# What to do after BBA (Distance learning)? MBA??  :(  depressed  (long post)



## bmwfanboy (Jan 5, 2015)

EDIT: My problem in short : Did BBA (distance education) and now i'm confused what to do. Should i go for MBA or prepare for SSC-CGL?



Hi guys,
Please bear with me and read this, I will try to keep this as short as possible.

2011:
I completed my class 12 (PCM) in 2011 and wanted to pursue B.tech C.S. But dad never liked this idea and had developed a thinking that CS/IT guys earn like 2k per month (his typist ). He wanted me to do engineering in electrical and electronics engineering instead (he's electrical engg. himself). I wasn't happy with this but i took admission in one of the engg. colleges in my city. For next 3-4 months relationship between me and my dad went downhill and after he denied to submit my fees at college, i dropped out. (before 1st sem exams)

2012:
Although dad had promised that he won't interfere this time and i can do whatever i want to do (idk if that was a sarcasm). But same thing happened again, I appeared in AIEEE and state engineering exam, Dad didn't let me attend counselling because he didn't wanted me to select CS/IT, Gave me two options, Either do engineering in electrical and electronics or arrange course fees for CSE myself.
I didn't wanted to repeat the same mistake and waste another year, so i immediately took admission in BBA course from sikkim manipal university distance education.

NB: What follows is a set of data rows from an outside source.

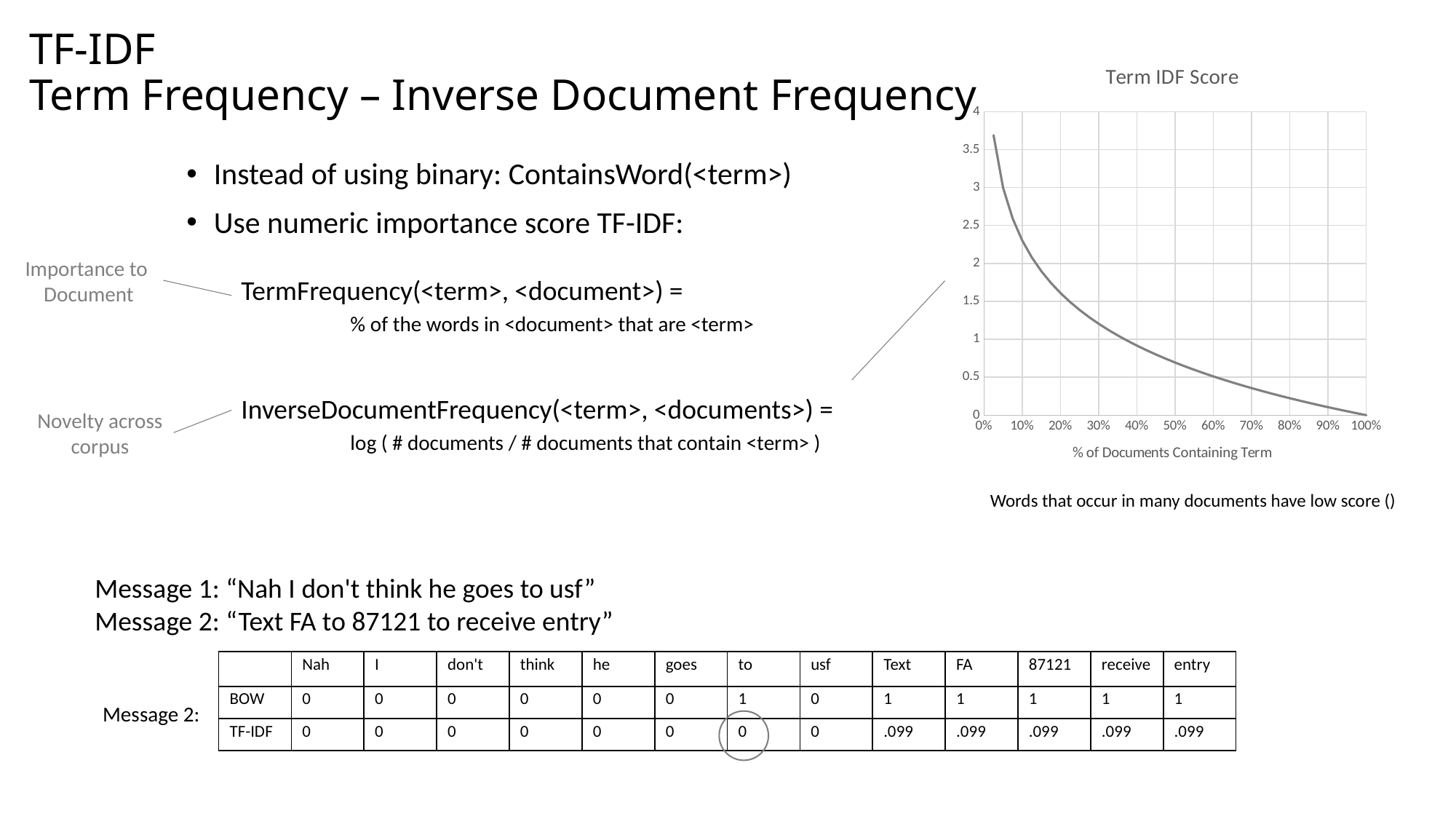
What is the title of the chart on the slide? Term IDF Score In the Term IDF Score chart, what is the IDF score when 100% of documents contain the term? 0 In the Term IDF Score chart, is the value at 30% greater or less than 1? greater In the Term IDF Score chart, is the value at 20% greater or less than 1? greater In the Term IDF Score chart, is the value at 90% greater or less than 0.5? less In the Term IDF Score chart, do the values rise or fall as the % of documents containing the term increases? fall What kind of chart is the Term IDF Score chart? line chart In the Term IDF Score chart, which is larger: the value at 10% or the value at 60%? the value at 10% What is the x-axis label of the Term IDF Score chart? % of Documents Containing Term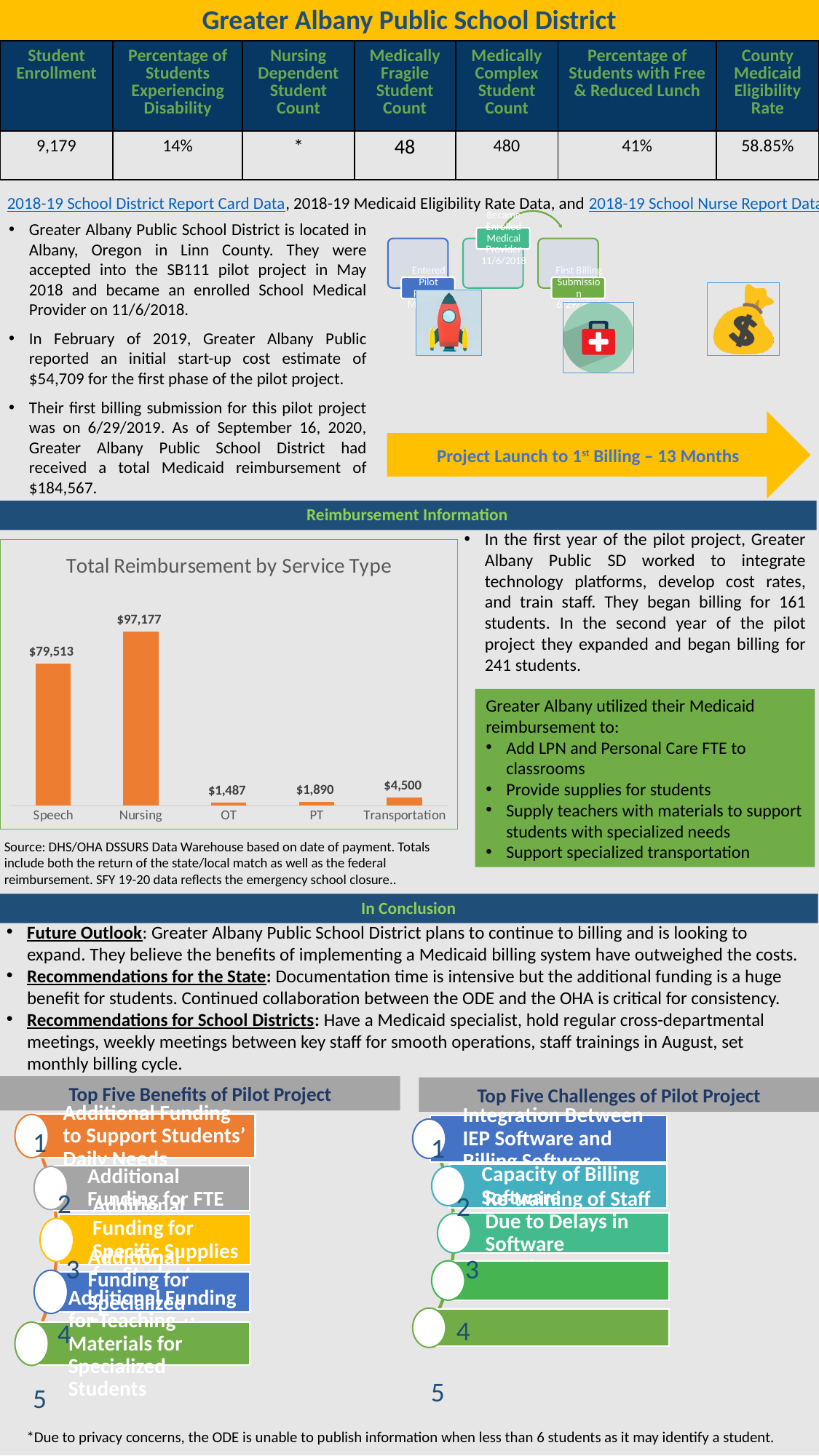
Which service type has the highest total reimbursement in the 'Total Reimbursement by Service Type' chart? Nursing Which service type has the lowest total reimbursement in the 'Total Reimbursement by Service Type' chart? OT What is the total reimbursement for Speech in the 'Total Reimbursement by Service Type' chart? $79,513 In the 'Total Reimbursement by Service Type' chart, what is the difference between the PT and OT reimbursements? $403 What is the title of the chart in the Reimbursement Information section? Total Reimbursement by Service Type What kind of chart is 'Total Reimbursement by Service Type'? Bar chart In the 'Total Reimbursement by Service Type' chart, which is larger: the reimbursement for PT or for Transportation? Transportation What is the total reimbursement for OT in the 'Total Reimbursement by Service Type' chart? $1,487 In the 'Total Reimbursement by Service Type' chart, what is the difference between the Nursing and Speech reimbursements? $17,664 What is the total reimbursement for Transportation in the 'Total Reimbursement by Service Type' chart? $4,500 How many service types are shown in the 'Total Reimbursement by Service Type' chart? 5 What is the total reimbursement for Nursing in the 'Total Reimbursement by Service Type' chart? $97,177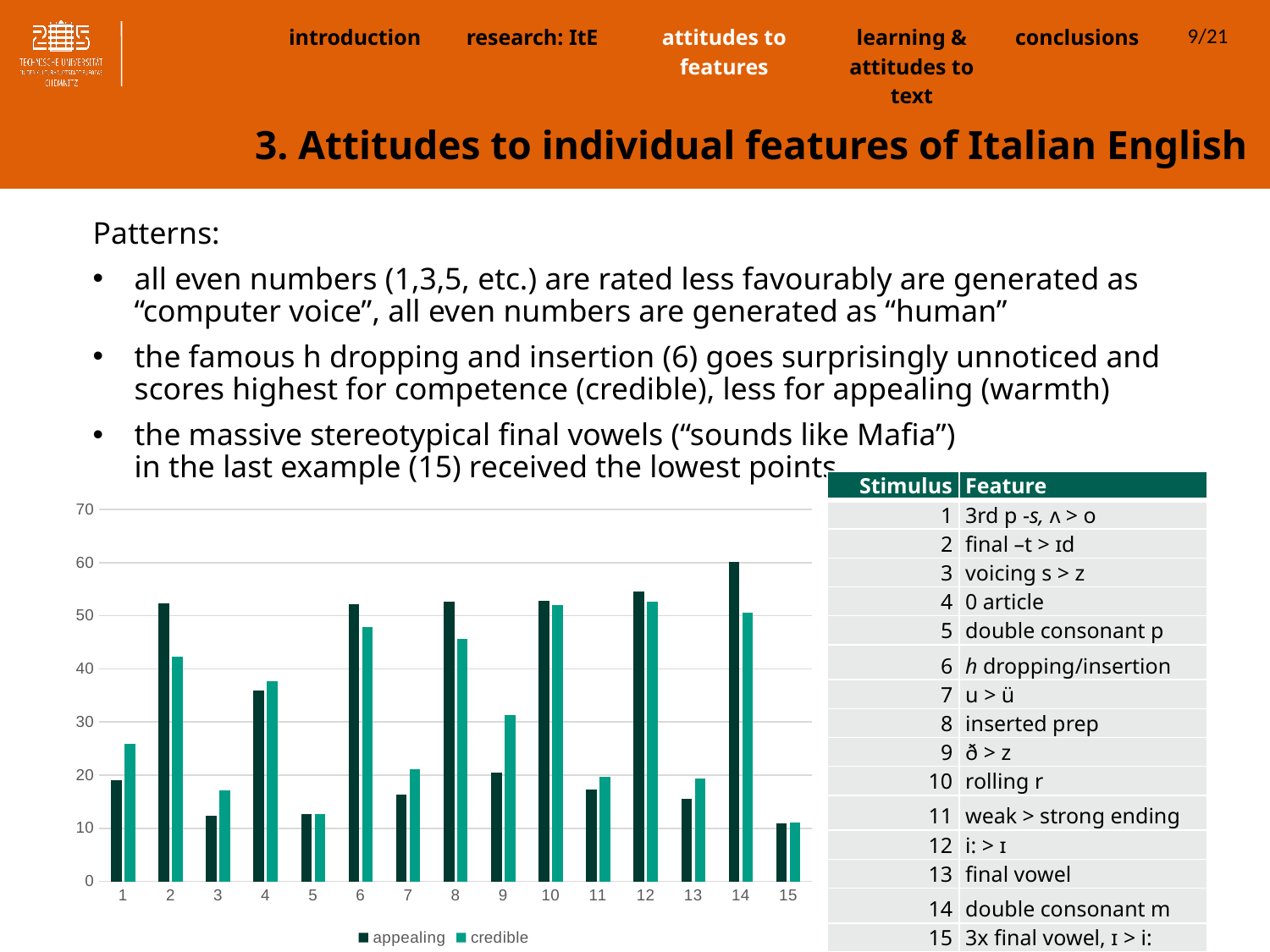
Is the 'credible' value for stimulus 14 greater or less than 40? greater Is the 'appealing' value for stimulus 4 greater or less than 30? greater What kind of chart is shown on the slide? bar chart For stimulus 14, which is larger: the 'appealing' value or the 'credible' value? appealing What are the two series named in the chart's legend? appealing and credible For stimulus 9, which is larger: the 'appealing' value or the 'credible' value? credible Is the 'appealing' value for stimulus 14 greater or less than 50? greater How many stimuli (categories) are plotted along the x axis of the chart? 15 How many series does the chart's legend list? 2 Which stimulus has the highest 'appealing' value in the chart? 14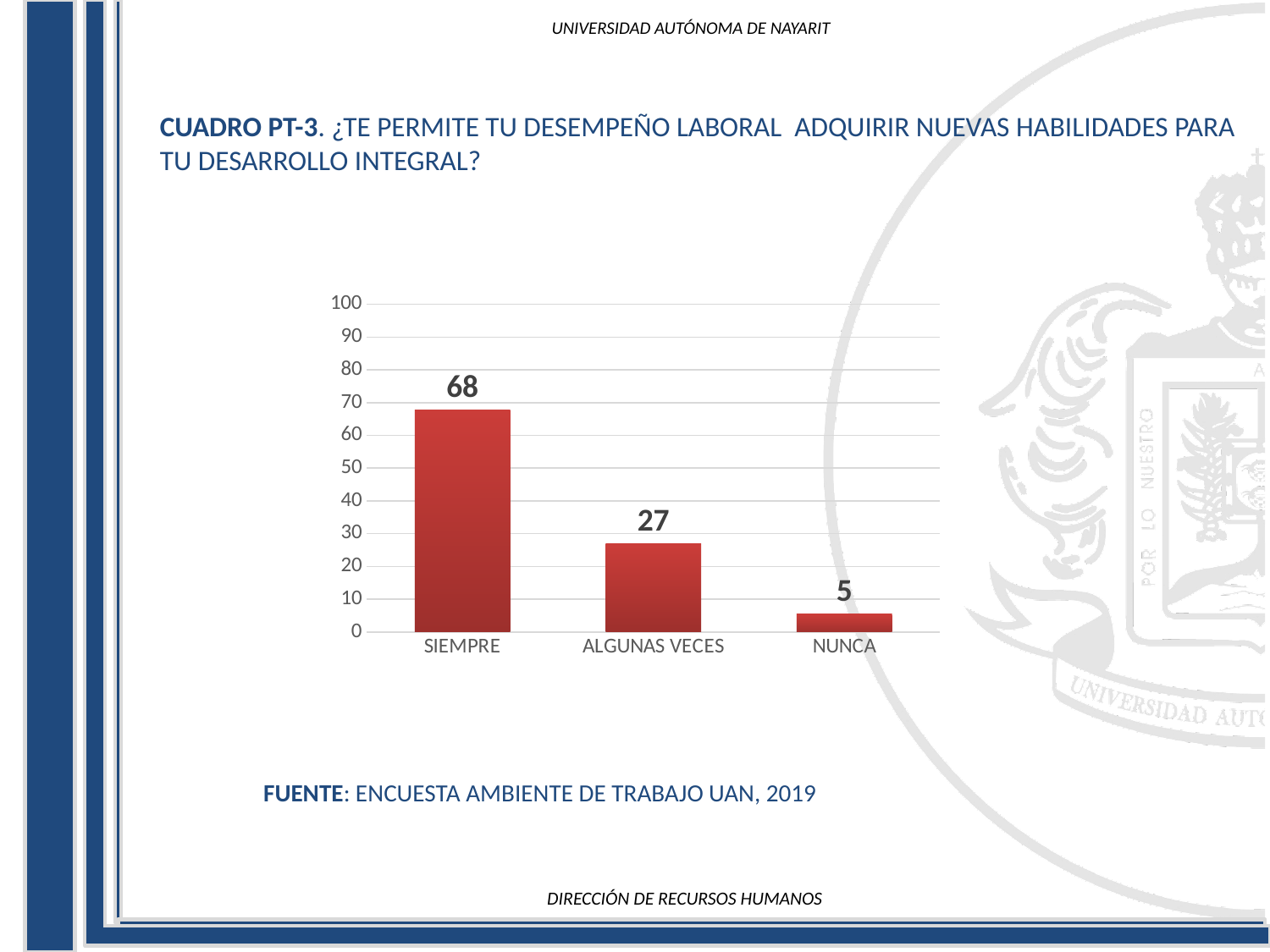
What kind of chart is shown on the slide? bar chart What is the difference between the values for SIEMPRE and ALGUNAS VECES? 41 Is the value for SIEMPRE greater or less than 50? greater Do the values rise or fall from left to right along the x axis? fall What is the value for NUNCA? 5 Which is larger, the value for ALGUNAS VECES or the value for NUNCA? ALGUNAS VECES Which category has the highest value? SIEMPRE What is the difference between the values for ALGUNAS VECES and NUNCA? 22 What is the value for SIEMPRE? 68 What is the value for ALGUNAS VECES? 27 Which category has the lowest value? NUNCA How many categories are shown on the x axis? 3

2015: This is my final year. I find Business administration very boring but considering i have no other way, i intend to continue and take admission in MBA college. I want to know does this makes any sense or will i be just wasting my money pursuing MBA after Distance education BBA degree?

If i pursue MBA, what specialization should i look for? I don't like finance,accounting and human resource management (due to social anxiety). I was looking forward to MBA in IT, Logistics management (procurement manager comes under this i suppose) and international business management.


Everyone i have talked to, said there is no value for distance education degree and i have screwed my career. In last 3-4 years i have developed a severe inferiority complex and social anxiety seeing my friends getting jobs and enjoying their life. I broke all contacts from my former classmates from school days. I don't talk to any of my current classmates. I don't know what would happen in my future. always thinking what i should have done 3 years ago. Seeing my life's goals and dreams getting shattered.

Please guide me.


----------



## kunalgujarathi (Jan 5, 2015)

bmwfanboy said:


> Hi guys,
> Please bear with me and read this, I will try to keep this as short as possible.
> 
> 2011:
> ...



My advice as a student.
Now as you have a Management degree take up MBA in IT.
There is an Udemy course PMI certification.(You have to clear the PMI by Project Management Institute).

As soon as you clear the exam.You are in the ivy league of CS/IT managers.Laying Development Plans for an IT project.Server Management,etc.
Come out of depression.Internet is free.Huge source to learn.
All the Best.

Regards,
Kunal


----------